Clarke returned to golf during the COVID-19 pandemic and with her game on an upward trajectory she started her Instagram profile ‘Little Birdy Golf’ in August 2023. 

“The idea of Little Birdy came from my granddad - he passed away two years ago” said Katie. 

“He would always say to me, ‘A little birdy told me this’. We used to fully believe there was a bird in the garden that used to tell him stories about us. So I just always associated that with him, and I thought when he passed away, I really want to do something that would keep us connected and close.  

“My granddad was everything to me and he is the reason I love golf, along with my Nana. That was my tribute to him and my way of keeping connected with him and just to make him proud. He always pushed me to do more and he is a big driving force in why I do it. It’s also brought me and my Nana closer, we play together in the summer and those are memories I’ll have for life. 

“I’m even more in love with it now than I was when I was younger.
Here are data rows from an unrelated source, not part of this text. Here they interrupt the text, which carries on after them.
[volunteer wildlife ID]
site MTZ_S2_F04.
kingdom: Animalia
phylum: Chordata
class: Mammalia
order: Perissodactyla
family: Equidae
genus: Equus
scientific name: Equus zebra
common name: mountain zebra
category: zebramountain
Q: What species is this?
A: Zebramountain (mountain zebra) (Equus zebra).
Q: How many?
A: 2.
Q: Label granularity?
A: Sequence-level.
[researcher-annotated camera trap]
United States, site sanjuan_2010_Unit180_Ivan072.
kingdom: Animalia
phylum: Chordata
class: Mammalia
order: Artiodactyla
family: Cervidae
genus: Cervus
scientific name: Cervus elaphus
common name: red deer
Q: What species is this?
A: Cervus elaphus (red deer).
It was just something we did; we were born into golf because my grandparents loved it so much and I took it for granted but now it means so much more.” 
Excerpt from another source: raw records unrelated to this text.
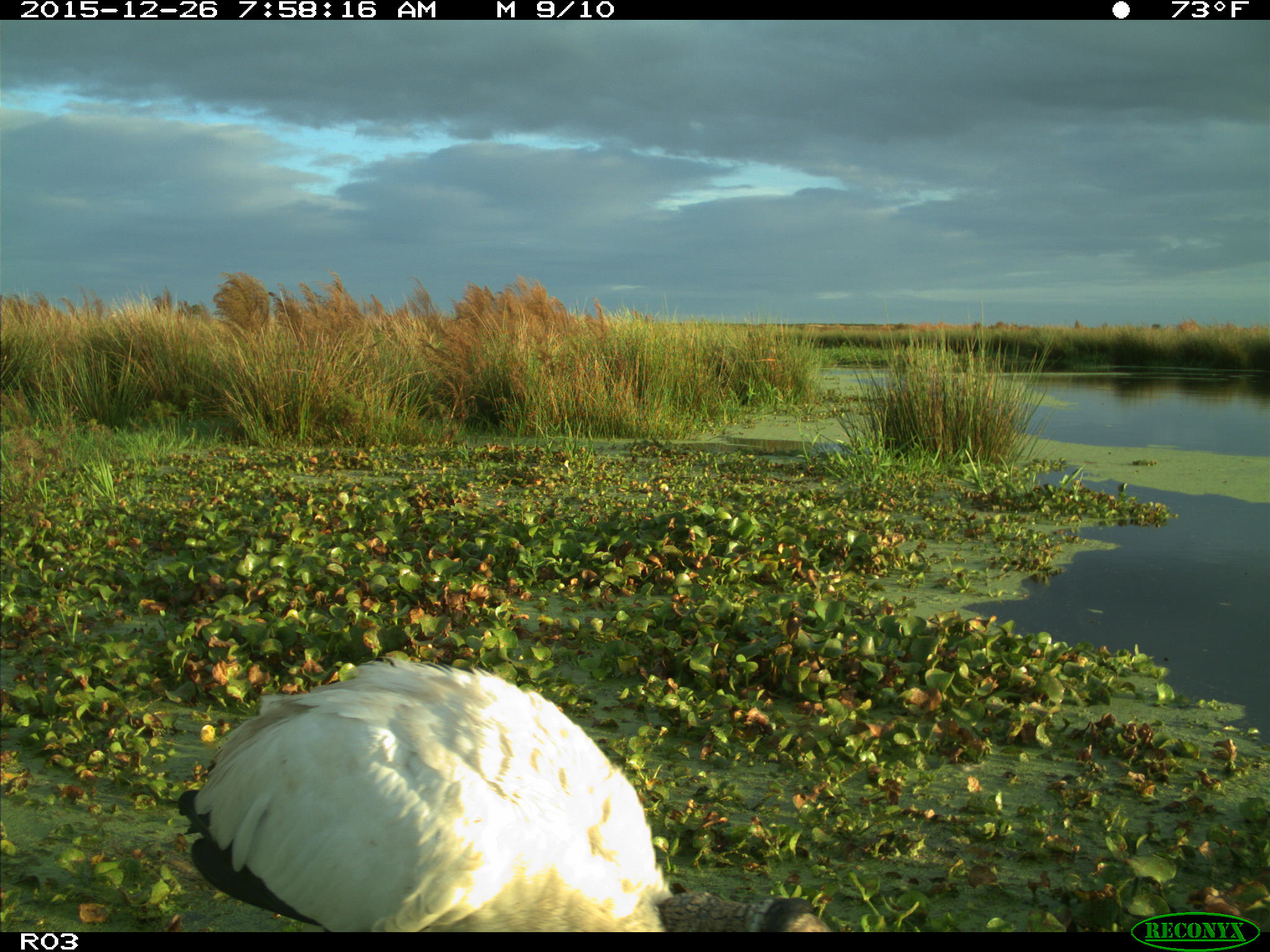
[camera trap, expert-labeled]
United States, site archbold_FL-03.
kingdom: Animalia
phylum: Chordata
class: Aves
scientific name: Aves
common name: birds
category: unidentified bird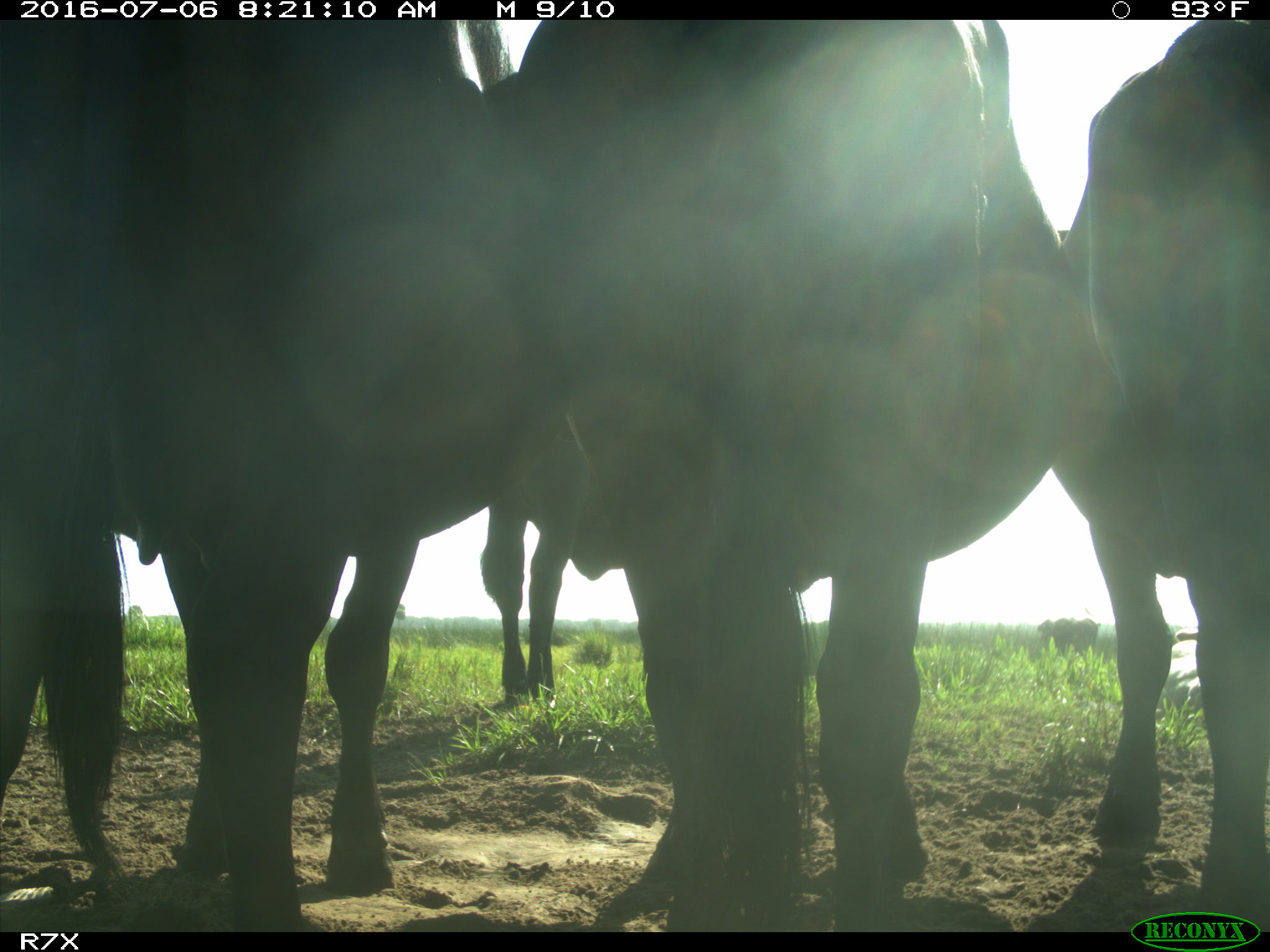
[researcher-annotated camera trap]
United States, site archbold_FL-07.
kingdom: Animalia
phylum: Chordata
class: Mammalia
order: Artiodactyla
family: Bovidae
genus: Bos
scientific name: Bos taurus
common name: domestic cow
Bos taurus (domestic cow).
Children's colouring books

This March, Katie announced she had finally published her two colouring books dedicated to golf, an inclusive and diverse sport for all. 

It was the culmination of a long-term dream and something she hopes to build on in the future with more books in the pipeline - her next project is a golf planner. 
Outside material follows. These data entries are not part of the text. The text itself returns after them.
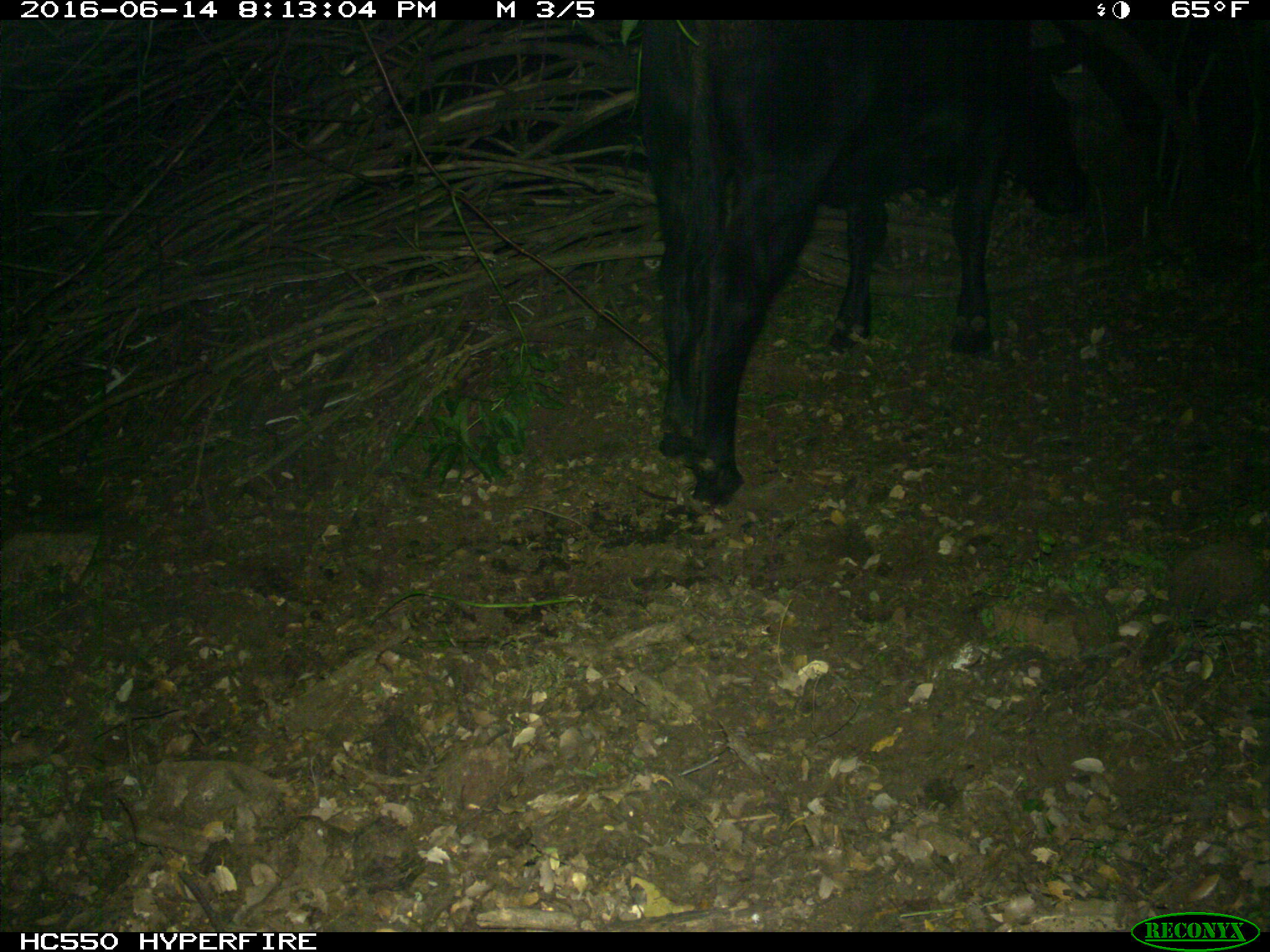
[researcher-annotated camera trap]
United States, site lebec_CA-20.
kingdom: Animalia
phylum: Chordata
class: Mammalia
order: Artiodactyla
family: Bovidae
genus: Bos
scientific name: Bos taurus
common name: domestic cow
Bos taurus (domestic cow).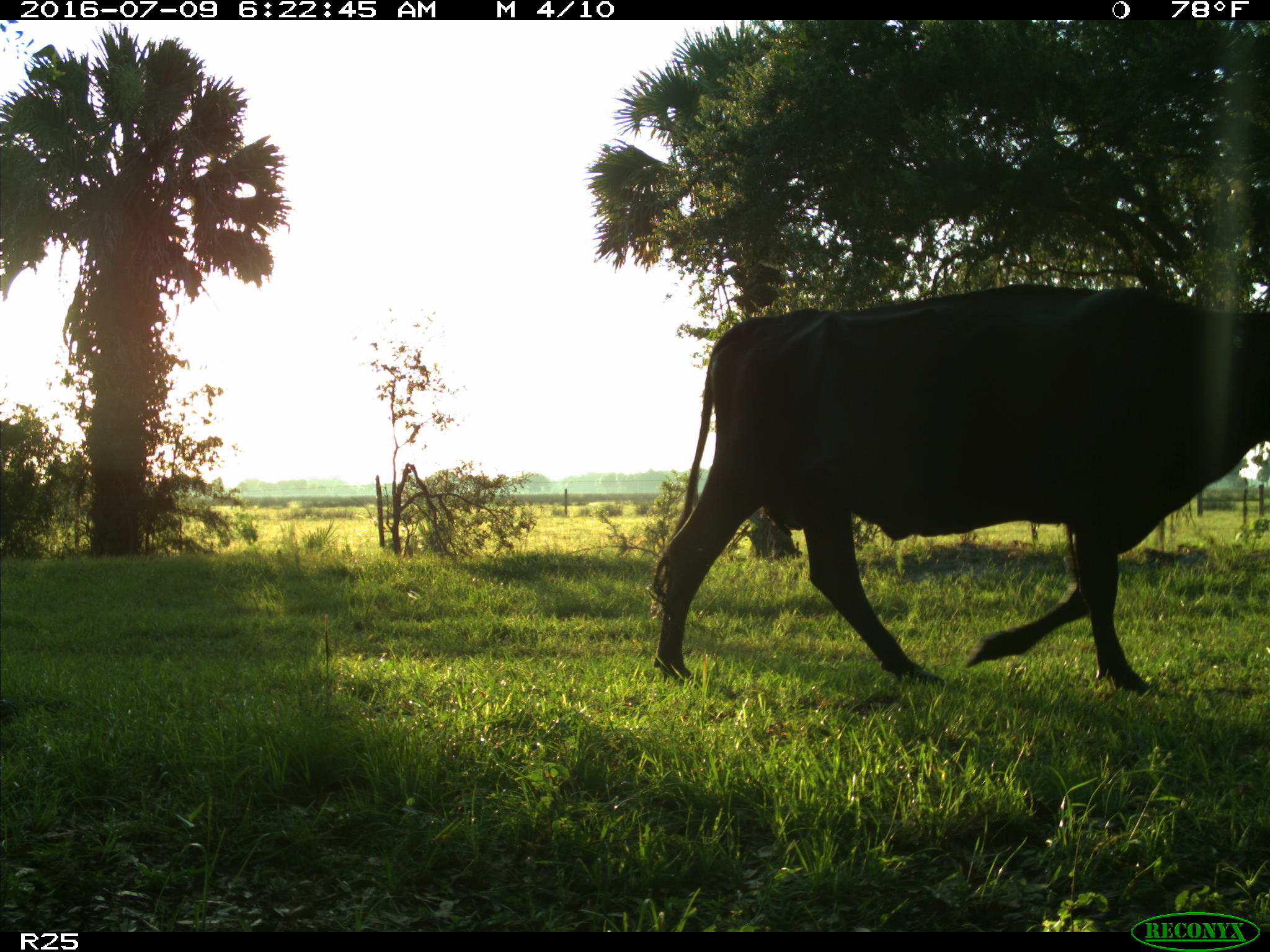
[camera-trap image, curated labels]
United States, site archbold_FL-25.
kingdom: Animalia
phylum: Chordata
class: Mammalia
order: Artiodactyla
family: Bovidae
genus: Bos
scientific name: Bos taurus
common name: domestic cow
Bos taurus (domestic cow).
“The reason I came up with the idea was the diversity aspect of it and to try and engage children from a young age,” said Clarke.  

“One of my friends is an amputee and he is an amazing golfer. His outlook on life and golf is fantastic. I wanted to do something that shows golf is for everyone.  

“My niece should grow up in a world where she shouldn’t question if golf is for her or not. I wanted to show the diversity in it. There is so much spotlight on golfers with disabilities now as well. For a young child that might have a limb missing or is in a wheelchair, I hope they can look at golf and say I can do that.” 

What's next for Katie?

Katie kicked off 2024 by hosting a golf event to help other beginners out and make more contacts in the sport, they now have a WhatsApp group and friendships to last a lifetime.  

She also donated her time by volunteering at the DP World Tour Dubai Desert Classic, which was an amazing experience, getting to witness the best in the world battle it out and give back to the sport she loves the most. 

Meanwhile her story continues onto its next chapter now and the 32-year-old is determined to only partner with the brands that represent her values and principals. 

Unsurprisingly, the one constant is golf, she lives and breathes the sport, and summer cannot come fast enough, where she will chip away at her 22 handicap.

“I just have it in my head. My time is limited in how much I can do in golf,” says Katie.  

“Whenever I do have a transplant, I will be out for several months. In my head I need to be doing as much as I can now before I can’t. 

“But even with the endometriosis, it was one of those things where I would rather be in pain than give up golf. My 20s were consumed with health worries. Now I am in my 30s and I’ve got golf, I feel all of that is secondary, I’ve got a focus now and I’m able to put my attention on something other than my health. 

“When you do have such serious health worries, golf can alleviate that. If you can play golf in any way, I truly believe the benefits are endless, if you are not fit to walk 18 holes or nine, even just get a buggy or go on to the putting green.  

“Golf can change lives. You’re outside, you are away from technology, you’re golfing for four or five hours and you can just completely switch off. It’s been unbelievably good for my mental health. 

“My goal for this year is to say yes to every single opportunity that comes my way.”